[Excerpt — start]

Monday, January 23, 2012

Ganga Goes to Ghana!

Ganga Moorthy, a senior at OU, recently completed Dr. David Sabatini's honors course on " WaTER for Health, Education, Development and Peace in Emerging Regions". Little did she know how quickly she would be putting the information into practice!


The OU chapter of Global Medical Brigades, a non-governmental organization that works in disadvantaged countries, traveled to Ghana during winter break to provide free healthcare and talk to residents about health, nutrition and sanitation issues. Thirteen OU students worked with a group from the University of VirginiaThey spent 11 days in a community in central Ghana, said Ganga, the group's leader, working out of a mobile clinic and knocking on the doors of homes. The students left water filters in about 45 homes and taught the residents to use them, Moorthy said. They also demonstrated how to purify water without a filter.



By improving access to clean drinking water, Moorthy said, the students had the chance to improve the overall health of the community, rather than simply treating symptoms. “It's easy to treat the symptoms of disease,” she said. “It's harder to treat the causes of disease.” The volunteers were able to get to know some of the residents and get a better understanding of how they live. They typically began conversations by asking about their lives and their families and then moving toward health issues. Meeting the residents in their homes and having personal conversations with them helped the students see the residents as people rather than as patients, Moorthy said.

[Excerpt — finish]

# [What to do]
Pick up the article about the OU students' water and health trip to Ghana after its final sentence and write a few more sentences. The entries that come next have nothing to do with this.

[Listed entries — start]

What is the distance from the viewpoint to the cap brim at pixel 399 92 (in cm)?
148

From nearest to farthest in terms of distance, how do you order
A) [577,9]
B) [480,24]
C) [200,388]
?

[Listed entries — finish]

# [Your response]
Group member Beth Huggins said the public health training was the most rewarding part of the trip and one of the most important functions. Health education is designed to help prevent illnesses from returning, she said. The nutrition education was also valuable, Huggins said. Although many of the people in the community grow more nutritious crops such as tomatoes, they typically sell those crops and eat cassava, a less-nutritious root vegetable, she said.


Huggins is scheduled to lead a trip to Honduras in May. “I've always been interested in helping other people and different cultures,” she said. “So it was right up my alley.”